**SUPPLIED PASSAGE**
/---

I then decided that I'd buy myself a couple of snacks from the bakery (such produce not being available in Koraput) to take back to my apartment for supper as I'd already had a good meal at lunch and wouldn't need much more food.  I chose a Danish pastry, apple tart but declined to purchase a hot cross bun when I found out how much they cost.  However, one of these buns was slipped into my box without charge, maybe as an apology for having to wait.  The pastries were lovely and such a treat after so long without such delights.  The only trouble was that Junior proceeded to bring me a dinner of mutter paneer, some other sort of curry, vegetables, rice and roti as well.  There can be problems when you don't speak each other's languages.

I've been trying to rationalise my luggage, deciding what I really want to take with me and what to leave behind to reduce my load when I eventually manage to get on board a plane headed for home.  I got a bit worried when I saw that the zip was tearing away from the body of my case and decided I either needed to find some strong sticky tape to strap it all together and hope it would survive baggage handling or go out to buy a new case.  I had decided on the latter as luggage is probably much cheaper here in India than in the UK but then one of my flat-mates told me that Junior could get it mended for me.  And he did.  He marched off with my empty, split case and a 100 rupee note to a nearby cobbler and returned half an hour later with a case as good as new (well, almost) and 60 rupees change.   India seems to be very good at fixing things, not like our throwaway society in Europe and North America.  I now have to get everything repacked.

The auto drivers seem to have problems finding their way round Vasant Kunj.  To my outsider's eye it looks very anonymous with few easily identifiable landmarks.  I am not sure that there is much logic to the block numbering system either.  You might think that Block C would be next to Block B or that Sector 3 next to Sector 4 but I'm not convinced this is the case here.  The drivers I've used so far keep stopping, leaping out to ask for directions, driving a few more metres then stopping again, looking just as confused as I feel.  My journey last night had the added interest of being driven several hundred metres along the wrong side of a dual carriageway to get to a filling station.  I guess that was the shortest routes but I am a coward when being driven into queues of fast moving traffic going the opposite way to us.  After refilling with gas we proceeded (in the right direction this time, thankfully) and meandered along for another half hour, looking for the apartments.  However, we got back safely and parted with smiles.

\---

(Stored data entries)
/---

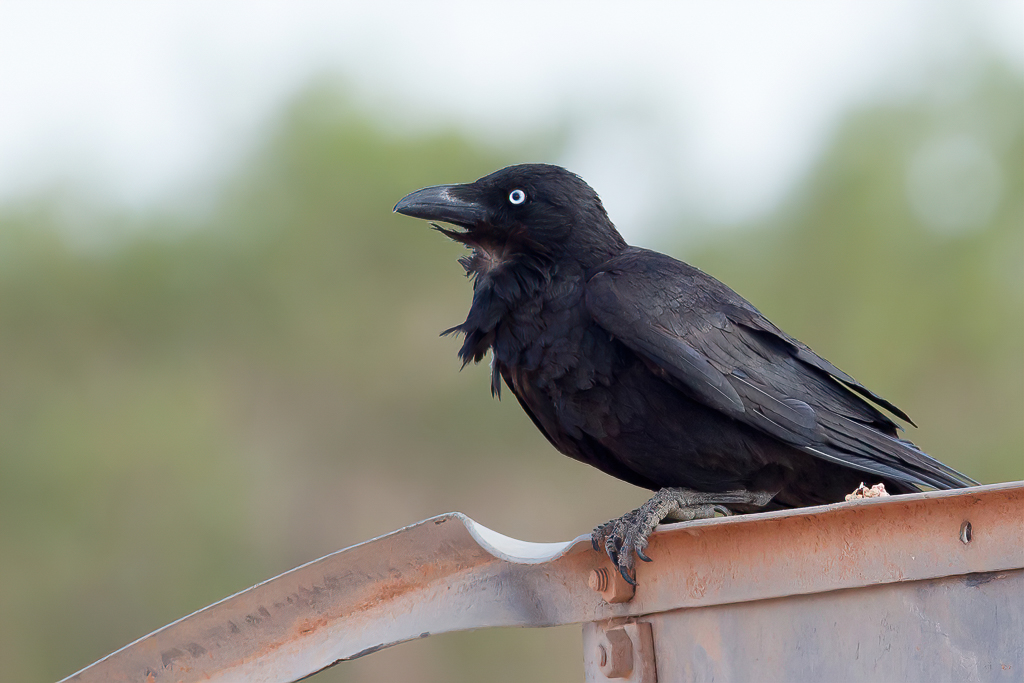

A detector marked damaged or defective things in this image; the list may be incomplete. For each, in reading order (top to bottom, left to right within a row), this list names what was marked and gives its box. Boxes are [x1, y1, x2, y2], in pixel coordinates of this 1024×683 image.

rusted metal container [59, 483, 1019, 679]
rusty metal edge [61, 481, 1024, 683]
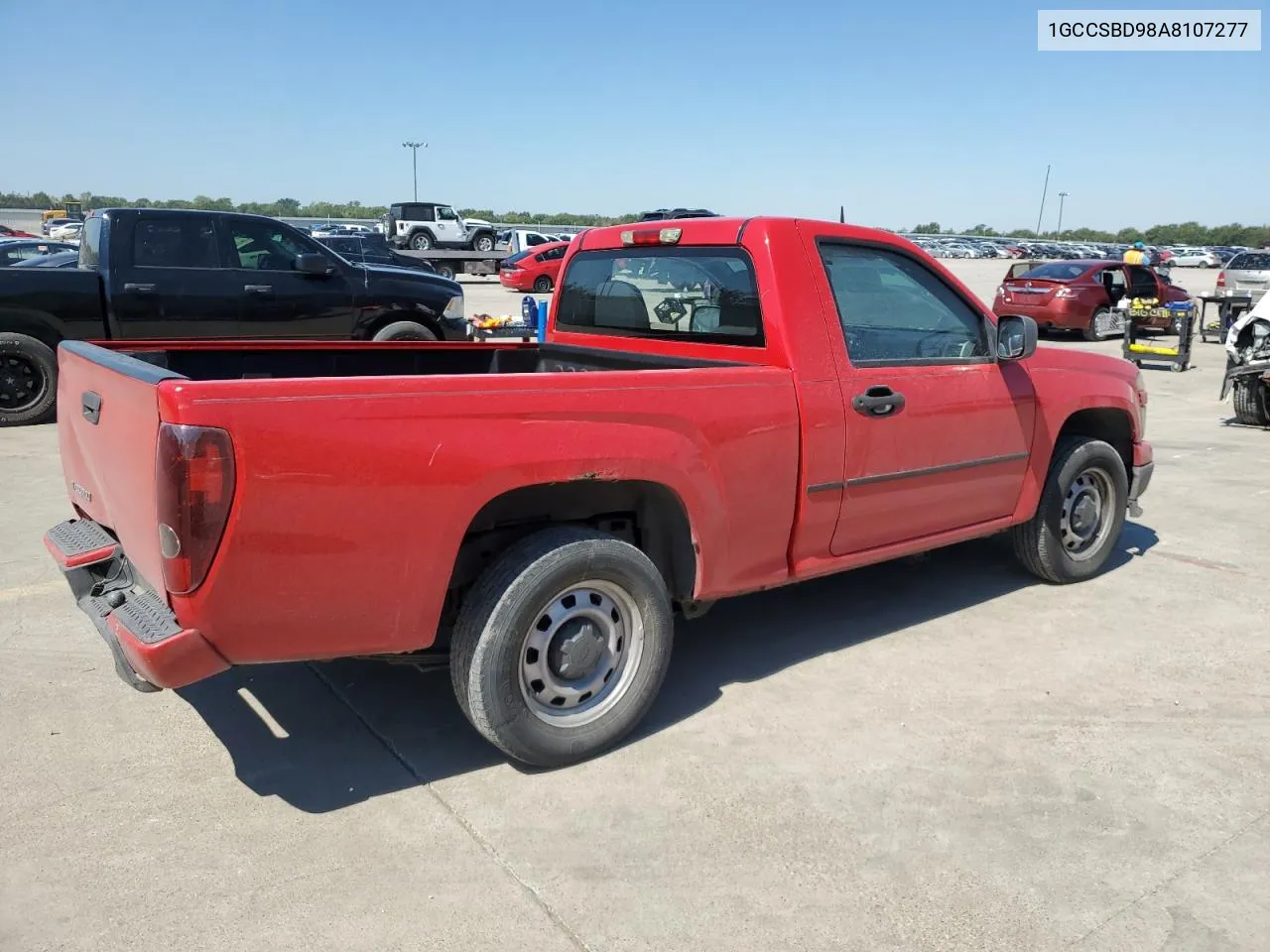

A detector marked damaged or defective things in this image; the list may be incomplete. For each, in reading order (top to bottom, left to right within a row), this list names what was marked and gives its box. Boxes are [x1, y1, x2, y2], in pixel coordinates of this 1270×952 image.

damaged vehicle [1218, 291, 1270, 423]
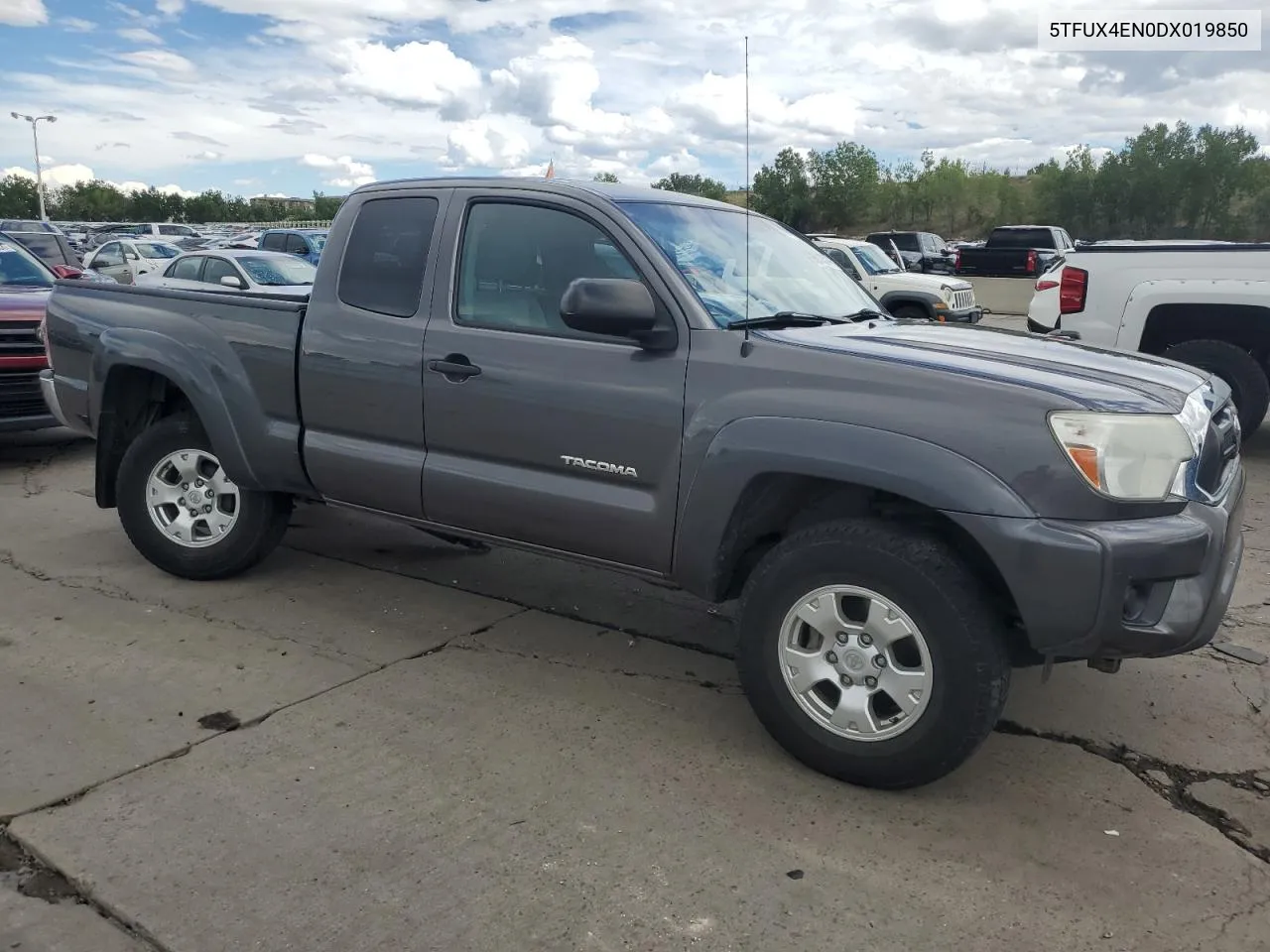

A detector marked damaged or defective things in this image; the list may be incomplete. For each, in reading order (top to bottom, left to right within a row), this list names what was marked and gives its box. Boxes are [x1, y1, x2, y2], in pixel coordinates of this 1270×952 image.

cracked concrete pavement [0, 381, 1264, 949]
concrete crack [1000, 721, 1270, 863]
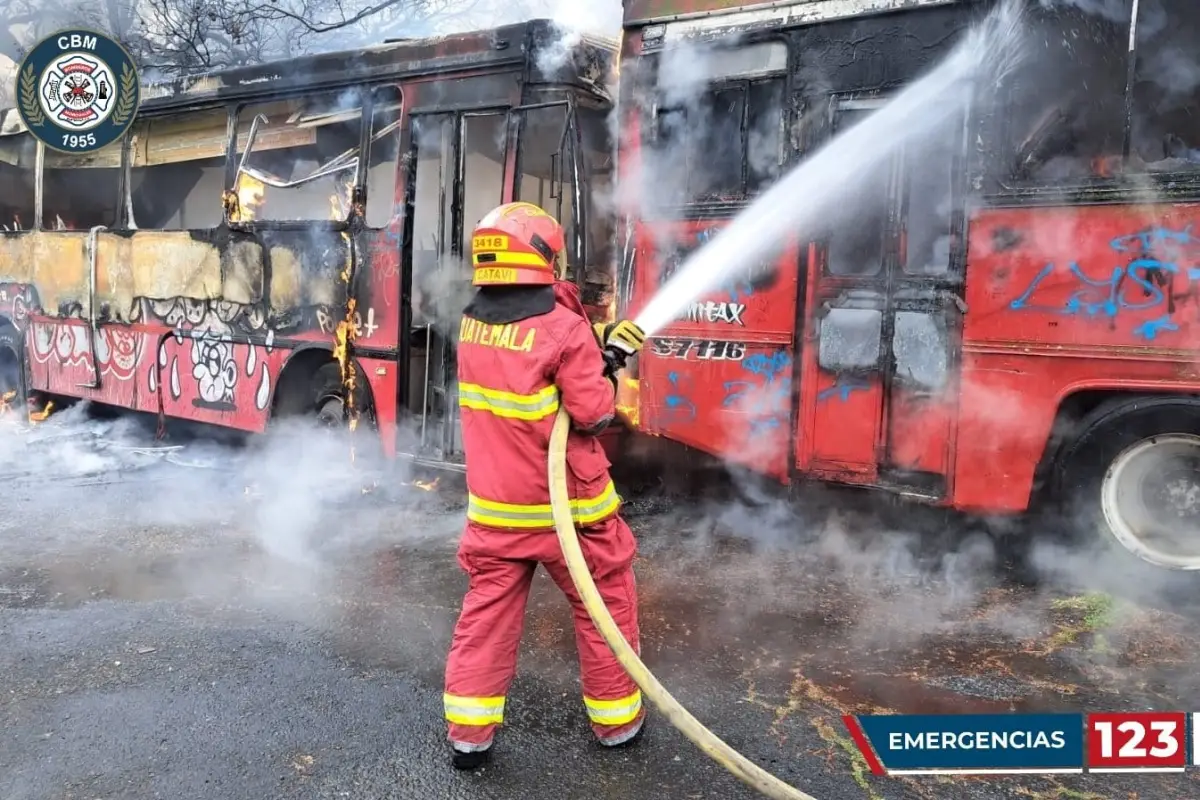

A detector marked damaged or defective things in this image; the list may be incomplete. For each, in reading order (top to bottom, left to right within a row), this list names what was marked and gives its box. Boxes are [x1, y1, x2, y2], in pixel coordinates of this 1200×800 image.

broken window [0, 131, 36, 231]
broken window [42, 139, 121, 227]
broken window [127, 106, 228, 227]
broken window [231, 89, 362, 221]
burned bus [0, 18, 619, 465]
charred bus panel [0, 21, 619, 470]
broken window [364, 85, 403, 226]
broken window [408, 112, 453, 328]
broken window [516, 103, 576, 266]
broken window [816, 302, 883, 374]
broken window [820, 106, 888, 277]
burned bus [614, 0, 1200, 568]
broken window [892, 309, 945, 391]
broken window [1008, 3, 1128, 181]
broken window [1128, 0, 1195, 173]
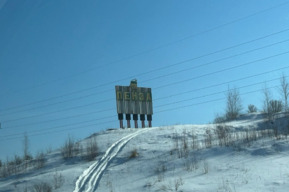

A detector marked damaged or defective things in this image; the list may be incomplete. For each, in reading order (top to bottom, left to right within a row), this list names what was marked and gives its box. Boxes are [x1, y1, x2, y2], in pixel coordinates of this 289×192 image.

rusty metal panel [114, 85, 152, 114]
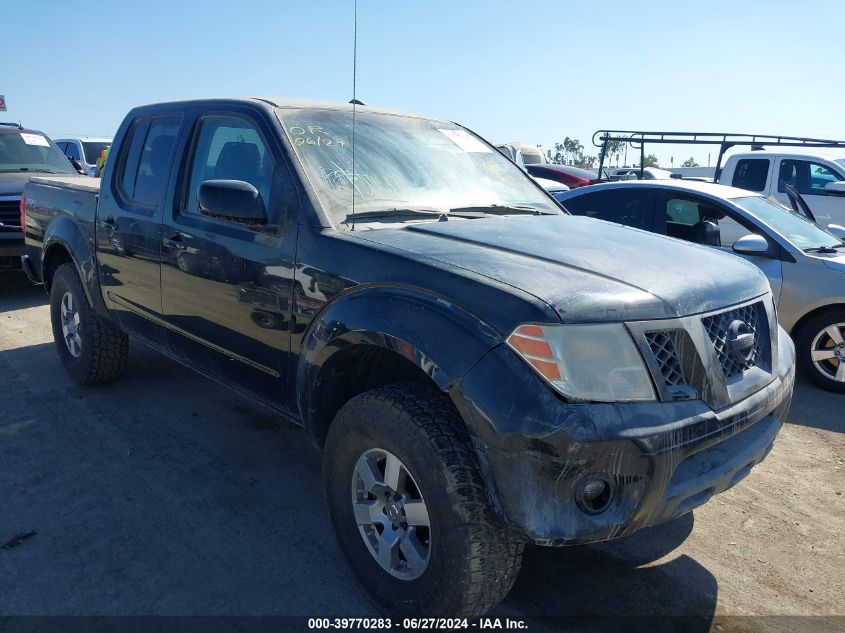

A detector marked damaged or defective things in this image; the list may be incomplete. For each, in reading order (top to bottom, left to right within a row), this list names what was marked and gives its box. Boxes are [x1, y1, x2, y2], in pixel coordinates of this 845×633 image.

damaged front bumper [452, 324, 796, 544]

\---

**WHAT YOU WILL DO**
a: Quote the India diary passage word for word, beginning at the words "I then decided" and stopping after "each other's languages.".
b: In the India diary passage, why had the writer chosen to buy a new case rather than tape the damaged one together?
c: Carry on writing the India diary passage from the point where it stops.

**TASK-BY-TASK RESULTS**
a:
I then decided that I'd buy myself a couple of snacks from the bakery (such produce not being available in Koraput) to take back to my apartment for supper as I'd already had a good meal at lunch and wouldn't need much more food.  I chose a Danish pastry, apple tart but declined to purchase a hot cross bun when I found out how much they cost.  However, one of these buns was slipped into my box without charge, maybe as an apology for having to wait.  The pastries were lovely and such a treat after so long without such delights.  The only trouble was that Junior proceeded to bring me a dinner of mutter paneer, some other sort of curry, vegetables, rice and roti as well.  There can be problems when you don't speak each other's languages.

b: The writer thought luggage was probably much cheaper in India than in the UK. In the end, a flat-mate said Junior could get the case mended instead.

c:
Tuesday, April 13, 2010

Moving on

I was invited to join in the first birthday celebrations of the youngest son of one of my NGO colleagues. This was the second time that I had been to the Jagannath Temple in Koraput for a birthday party and the kids seem to find it a great place to race around chasing each other in the safety of the temple compound. The culture requires that you remove your shoes to enter temples here which I dutifully did. The trouble was, in the heat of the midday sun, the marble steps were foot-blisteringly hot so I had to race up the long flight of steep steps extra quick to try to keep my feet on the ground for the minimum possible time but the soles of my feet were still sore from the hot stone. It was a relief to get into the shade and cool of the stone floors sheltered and the burnt skin is still peeling off my feet a week later.



























After much soul-searching and discussion, I made the decision a couple of weeks ago to leave Koraput and travel on to different things. I've been working hard since I arrived last August and managed to complete some challenging pieces of work but I decided that it was the right time for me to move on. It was very odd saying goodbye to everyone and sad that I didn't see everyone I'd hoped for but as I hate saying goodbye anyway, I was glad that my departure was not too prolonged.

I spent a few days going through everything in my house, working out what to take with me, what to give to someone else or the next volunteer in the house and what to simply throw out. The ants and weevils decided for me in some cases and several items of foodstuff had to be discarded after serious infestation. I could not work out how ants had managed to invade a brand new box of cornflakes, still heat-sealed and seeming still to be airtight. It's not a pretty sight, pouring out breakfast at the start of the day and finding hundreds of ants swarming over it. The cows seemed to enjoy the flakes, ants and all.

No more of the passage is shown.